[The input Boundary: Start]

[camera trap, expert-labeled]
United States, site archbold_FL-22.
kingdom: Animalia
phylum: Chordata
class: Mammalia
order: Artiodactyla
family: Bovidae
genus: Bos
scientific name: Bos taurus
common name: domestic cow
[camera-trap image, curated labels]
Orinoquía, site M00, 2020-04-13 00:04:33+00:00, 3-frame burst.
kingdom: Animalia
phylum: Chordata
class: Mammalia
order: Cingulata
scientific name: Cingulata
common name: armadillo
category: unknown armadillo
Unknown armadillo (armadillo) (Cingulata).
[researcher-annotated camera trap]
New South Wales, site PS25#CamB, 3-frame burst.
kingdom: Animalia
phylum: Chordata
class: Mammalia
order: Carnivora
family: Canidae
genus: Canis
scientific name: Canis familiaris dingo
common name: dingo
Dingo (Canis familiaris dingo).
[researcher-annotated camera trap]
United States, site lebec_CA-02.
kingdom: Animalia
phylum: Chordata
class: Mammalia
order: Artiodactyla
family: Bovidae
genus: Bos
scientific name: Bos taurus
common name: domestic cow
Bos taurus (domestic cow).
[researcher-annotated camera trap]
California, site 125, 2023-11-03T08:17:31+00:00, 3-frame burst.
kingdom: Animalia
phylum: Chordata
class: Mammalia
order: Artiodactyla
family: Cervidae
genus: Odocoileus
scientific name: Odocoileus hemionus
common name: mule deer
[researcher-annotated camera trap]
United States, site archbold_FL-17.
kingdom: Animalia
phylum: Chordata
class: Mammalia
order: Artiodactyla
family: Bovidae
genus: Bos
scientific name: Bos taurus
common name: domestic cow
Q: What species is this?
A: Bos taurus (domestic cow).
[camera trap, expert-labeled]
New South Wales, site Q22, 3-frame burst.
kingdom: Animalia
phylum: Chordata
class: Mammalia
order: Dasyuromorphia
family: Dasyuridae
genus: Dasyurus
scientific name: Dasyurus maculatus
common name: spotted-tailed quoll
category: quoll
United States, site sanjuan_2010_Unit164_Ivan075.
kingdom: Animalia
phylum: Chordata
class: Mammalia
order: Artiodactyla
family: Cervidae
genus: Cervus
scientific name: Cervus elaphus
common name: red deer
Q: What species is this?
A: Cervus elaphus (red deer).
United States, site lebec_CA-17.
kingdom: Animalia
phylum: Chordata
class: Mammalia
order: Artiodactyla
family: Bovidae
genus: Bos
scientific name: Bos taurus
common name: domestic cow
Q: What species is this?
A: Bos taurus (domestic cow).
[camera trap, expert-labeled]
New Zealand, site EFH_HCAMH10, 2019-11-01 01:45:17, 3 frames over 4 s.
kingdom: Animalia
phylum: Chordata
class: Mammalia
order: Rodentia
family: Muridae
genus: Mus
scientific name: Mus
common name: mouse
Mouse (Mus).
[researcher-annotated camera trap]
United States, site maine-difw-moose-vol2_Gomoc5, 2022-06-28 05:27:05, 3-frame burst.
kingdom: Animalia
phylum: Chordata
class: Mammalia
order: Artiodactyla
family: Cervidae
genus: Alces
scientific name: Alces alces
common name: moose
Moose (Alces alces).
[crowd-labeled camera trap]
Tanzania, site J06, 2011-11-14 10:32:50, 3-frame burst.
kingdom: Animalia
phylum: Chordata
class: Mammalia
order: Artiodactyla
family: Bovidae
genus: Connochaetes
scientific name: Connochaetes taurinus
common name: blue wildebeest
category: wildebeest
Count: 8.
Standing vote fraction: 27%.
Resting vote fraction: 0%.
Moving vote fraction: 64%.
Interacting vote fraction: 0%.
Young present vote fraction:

[The input Boundary: End]

• **What the task requires**:
What is the number of lines in this material that hold the string "vote"? Answer with that number only.

• **Your response**:
5